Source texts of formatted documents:
=-=-=

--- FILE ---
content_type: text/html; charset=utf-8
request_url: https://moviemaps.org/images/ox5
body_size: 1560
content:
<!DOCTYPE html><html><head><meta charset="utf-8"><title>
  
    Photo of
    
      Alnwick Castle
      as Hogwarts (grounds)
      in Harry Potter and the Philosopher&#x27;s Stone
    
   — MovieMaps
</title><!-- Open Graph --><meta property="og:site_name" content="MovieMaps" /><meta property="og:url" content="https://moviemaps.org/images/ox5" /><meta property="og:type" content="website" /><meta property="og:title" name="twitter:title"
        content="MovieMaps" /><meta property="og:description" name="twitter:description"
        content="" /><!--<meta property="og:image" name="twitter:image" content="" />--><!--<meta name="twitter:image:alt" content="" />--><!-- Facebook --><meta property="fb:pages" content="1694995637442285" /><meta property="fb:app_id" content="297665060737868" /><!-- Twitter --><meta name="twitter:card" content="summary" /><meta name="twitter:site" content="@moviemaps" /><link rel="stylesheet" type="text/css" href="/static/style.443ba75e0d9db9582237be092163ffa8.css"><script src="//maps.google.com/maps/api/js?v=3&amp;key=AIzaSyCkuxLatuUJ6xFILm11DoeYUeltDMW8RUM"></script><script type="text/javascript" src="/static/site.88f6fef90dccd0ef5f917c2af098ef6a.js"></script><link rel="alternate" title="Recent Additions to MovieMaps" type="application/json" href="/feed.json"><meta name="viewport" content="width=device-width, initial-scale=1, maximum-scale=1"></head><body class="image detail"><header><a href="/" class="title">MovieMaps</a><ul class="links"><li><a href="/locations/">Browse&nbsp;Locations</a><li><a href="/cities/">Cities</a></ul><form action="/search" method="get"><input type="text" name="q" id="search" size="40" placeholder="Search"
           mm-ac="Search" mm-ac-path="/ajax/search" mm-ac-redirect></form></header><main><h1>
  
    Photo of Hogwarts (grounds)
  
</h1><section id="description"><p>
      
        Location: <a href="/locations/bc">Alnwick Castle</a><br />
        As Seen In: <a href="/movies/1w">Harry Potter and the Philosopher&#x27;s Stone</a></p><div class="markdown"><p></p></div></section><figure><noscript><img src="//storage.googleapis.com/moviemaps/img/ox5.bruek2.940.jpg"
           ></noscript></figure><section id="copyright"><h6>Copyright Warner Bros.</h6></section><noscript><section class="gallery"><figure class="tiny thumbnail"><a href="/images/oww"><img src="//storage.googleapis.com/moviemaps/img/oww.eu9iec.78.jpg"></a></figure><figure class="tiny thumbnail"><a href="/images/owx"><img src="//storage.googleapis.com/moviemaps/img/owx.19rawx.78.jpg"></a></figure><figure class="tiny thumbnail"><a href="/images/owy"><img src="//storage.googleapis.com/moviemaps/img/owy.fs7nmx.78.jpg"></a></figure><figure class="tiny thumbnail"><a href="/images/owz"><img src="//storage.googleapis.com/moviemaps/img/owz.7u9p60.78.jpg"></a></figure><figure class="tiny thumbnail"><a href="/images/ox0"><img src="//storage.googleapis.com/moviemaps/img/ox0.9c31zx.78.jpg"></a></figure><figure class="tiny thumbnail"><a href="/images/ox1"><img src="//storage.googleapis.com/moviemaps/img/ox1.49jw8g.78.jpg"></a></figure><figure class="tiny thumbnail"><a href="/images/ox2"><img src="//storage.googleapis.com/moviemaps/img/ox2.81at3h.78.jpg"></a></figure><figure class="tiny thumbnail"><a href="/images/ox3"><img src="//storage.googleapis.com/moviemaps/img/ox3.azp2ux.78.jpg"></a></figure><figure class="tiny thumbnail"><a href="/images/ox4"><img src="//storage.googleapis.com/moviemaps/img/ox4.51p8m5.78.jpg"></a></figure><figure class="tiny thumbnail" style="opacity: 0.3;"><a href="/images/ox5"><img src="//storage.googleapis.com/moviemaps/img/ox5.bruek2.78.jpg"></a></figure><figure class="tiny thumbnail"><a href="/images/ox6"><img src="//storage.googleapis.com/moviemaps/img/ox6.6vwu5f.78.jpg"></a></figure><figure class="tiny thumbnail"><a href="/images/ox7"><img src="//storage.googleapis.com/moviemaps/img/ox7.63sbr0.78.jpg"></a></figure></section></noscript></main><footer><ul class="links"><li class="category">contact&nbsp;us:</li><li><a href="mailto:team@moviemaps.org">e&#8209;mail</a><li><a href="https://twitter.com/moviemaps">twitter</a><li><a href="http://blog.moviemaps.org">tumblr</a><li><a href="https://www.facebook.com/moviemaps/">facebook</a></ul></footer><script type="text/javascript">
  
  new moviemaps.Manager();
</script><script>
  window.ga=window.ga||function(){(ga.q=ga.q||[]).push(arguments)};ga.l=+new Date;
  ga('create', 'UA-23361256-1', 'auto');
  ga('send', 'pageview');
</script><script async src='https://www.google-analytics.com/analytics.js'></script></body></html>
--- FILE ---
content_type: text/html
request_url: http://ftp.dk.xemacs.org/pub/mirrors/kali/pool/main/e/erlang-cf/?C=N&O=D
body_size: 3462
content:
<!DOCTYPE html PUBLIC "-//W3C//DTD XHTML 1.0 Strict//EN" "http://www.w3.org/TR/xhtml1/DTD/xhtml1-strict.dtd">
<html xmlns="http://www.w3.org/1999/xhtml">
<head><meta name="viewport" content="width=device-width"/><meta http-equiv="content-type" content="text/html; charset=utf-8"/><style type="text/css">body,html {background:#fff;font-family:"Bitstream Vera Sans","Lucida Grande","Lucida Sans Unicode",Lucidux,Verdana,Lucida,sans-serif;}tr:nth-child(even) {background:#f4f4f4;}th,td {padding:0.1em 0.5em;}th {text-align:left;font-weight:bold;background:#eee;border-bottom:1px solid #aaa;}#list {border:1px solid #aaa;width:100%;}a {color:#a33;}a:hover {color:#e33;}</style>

=-=-=

TASK:
All entries are to be printed once more, exactly as given.

FINAL ANSWER:
--- FILE ---
content_type: text/html; charset=utf-8
request_url: https://moviemaps.org/images/ox5
body_size: 1560
content:
<!DOCTYPE html><html><head><meta charset="utf-8"><title>
  
    Photo of
    
      Alnwick Castle
      as Hogwarts (grounds)
      in Harry Potter and the Philosopher&#x27;s Stone
    
   — MovieMaps
</title><!-- Open Graph --><meta property="og:site_name" content="MovieMaps" /><meta property="og:url" content="https://moviemaps.org/images/ox5" /><meta property="og:type" content="website" /><meta property="og:title" name="twitter:title"
        content="MovieMaps" /><meta property="og:description" name="twitter:description"
        content="" /><!--<meta property="og:image" name="twitter:image" content="" />--><!--<meta name="twitter:image:alt" content="" />--><!-- Facebook --><meta property="fb:pages" content="1694995637442285" /><meta property="fb:app_id" content="297665060737868" /><!-- Twitter --><meta name="twitter:card" content="summary" /><meta name="twitter:site" content="@moviemaps" /><link rel="stylesheet" type="text/css" href="/static/style.443ba75e0d9db9582237be092163ffa8.css"><script src="//maps.google.com/maps/api/js?v=3&amp;key=AIzaSyCkuxLatuUJ6xFILm11DoeYUeltDMW8RUM"></script><script type="text/javascript" src="/static/site.88f6fef90dccd0ef5f917c2af098ef6a.js"></script><link rel="alternate" title="Recent Additions to MovieMaps" type="application/json" href="/feed.json"><meta name="viewport" content="width=device-width, initial-scale=1, maximum-scale=1"></head><body class="image detail"><header><a href="/" class="title">MovieMaps</a><ul class="links"><li><a href="/locations/">Browse&nbsp;Locations</a><li><a href="/cities/">Cities</a></ul><form action="/search" method="get"><input type="text" name="q" id="search" size="40" placeholder="Search"
           mm-ac="Search" mm-ac-path="/ajax/search" mm-ac-redirect></form></header><main><h1>
  
    Photo of Hogwarts (grounds)
  
</h1><section id="description"><p>
      
        Location: <a href="/locations/bc">Alnwick Castle</a><br />
        As Seen In: <a href="/movies/1w">Harry Potter and the Philosopher&#x27;s Stone</a></p><div class="markdown"><p></p></div></section><figure><noscript><img src="//storage.googleapis.com/moviemaps/img/ox5.bruek2.940.jpg"
           ></noscript></figure><section id="copyright"><h6>Copyright Warner Bros.</h6></section><noscript><section class="gallery"><figure class="tiny thumbnail"><a href="/images/oww"><img src="//storage.googleapis.com/moviemaps/img/oww.eu9iec.78.jpg"></a></figure><figure class="tiny thumbnail"><a href="/images/owx"><img src="//storage.googleapis.com/moviemaps/img/owx.19rawx.78.jpg"></a></figure><figure class="tiny thumbnail"><a href="/images/owy"><img src="//storage.googleapis.com/moviemaps/img/owy.fs7nmx.78.jpg"></a></figure><figure class="tiny thumbnail"><a href="/images/owz"><img src="//storage.googleapis.com/moviemaps/img/owz.7u9p60.78.jpg"></a></figure><figure class="tiny thumbnail"><a href="/images/ox0"><img src="//storage.googleapis.com/moviemaps/img/ox0.9c31zx.78.jpg"></a></figure><figure class="tiny thumbnail"><a href="/images/ox1"><img src="//storage.googleapis.com/moviemaps/img/ox1.49jw8g.78.jpg"></a></figure><figure class="tiny thumbnail"><a href="/images/ox2"><img src="//storage.googleapis.com/moviemaps/img/ox2.81at3h.78.jpg"></a></figure><figure class="tiny thumbnail"><a href="/images/ox3"><img src="//storage.googleapis.com/moviemaps/img/ox3.azp2ux.78.jpg"></a></figure><figure class="tiny thumbnail"><a href="/images/ox4"><img src="//storage.googleapis.com/moviemaps/img/ox4.51p8m5.78.jpg"></a></figure><figure class="tiny thumbnail" style="opacity: 0.3;"><a href="/images/ox5"><img src="//storage.googleapis.com/moviemaps/img/ox5.bruek2.78.jpg"></a></figure><figure class="tiny thumbnail"><a href="/images/ox6"><img src="//storage.googleapis.com/moviemaps/img/ox6.6vwu5f.78.jpg"></a></figure><figure class="tiny thumbnail"><a href="/images/ox7"><img src="//storage.googleapis.com/moviemaps/img/ox7.63sbr0.78.jpg"></a></figure></section></noscript></main><footer><ul class="links"><li class="category">contact&nbsp;us:</li><li><a href="mailto:team@moviemaps.org">e&#8209;mail</a><li><a href="https://twitter.com/moviemaps">twitter</a><li><a href="http://blog.moviemaps.org">tumblr</a><li><a href="https://www.facebook.com/moviemaps/">facebook</a></ul></footer><script type="text/javascript">
  
  new moviemaps.Manager();
</script><script>
  window.ga=window.ga||function(){(ga.q=ga.q||[]).push(arguments)};ga.l=+new Date;
  ga('create', 'UA-23361256-1', 'auto');
  ga('send', 'pageview');
</script><script async src='https://www.google-analytics.com/analytics.js'></script></body></html>
--- FILE ---
content_type: text/html
request_url: http://ftp.dk.xemacs.org/pub/mirrors/kali/pool/main/e/erlang-cf/?C=N&O=D
body_size: 3462
content:
<!DOCTYPE html PUBLIC "-//W3C//DTD XHTML 1.0 Strict//EN" "http://www.w3.org/TR/xhtml1/DTD/xhtml1-strict.dtd">
<html xmlns="http://www.w3.org/1999/xhtml">
<head><meta name="viewport" content="width=device-width"/><meta http-equiv="content-type" content="text/html; charset=utf-8"/><style type="text/css">body,html {background:#fff;font-family:"Bitstream Vera Sans","Lucida Grande","Lucida Sans Unicode",Lucidux,Verdana,Lucida,sans-serif;}tr:nth-child(even) {background:#f4f4f4;}th,td {padding:0.1em 0.5em;}th {text-align:left;font-weight:bold;background:#eee;border-bottom:1px solid #aaa;}#list {border:1px solid #aaa;width:100%;}a {color:#a33;}a:hover {color:#e33;}</style>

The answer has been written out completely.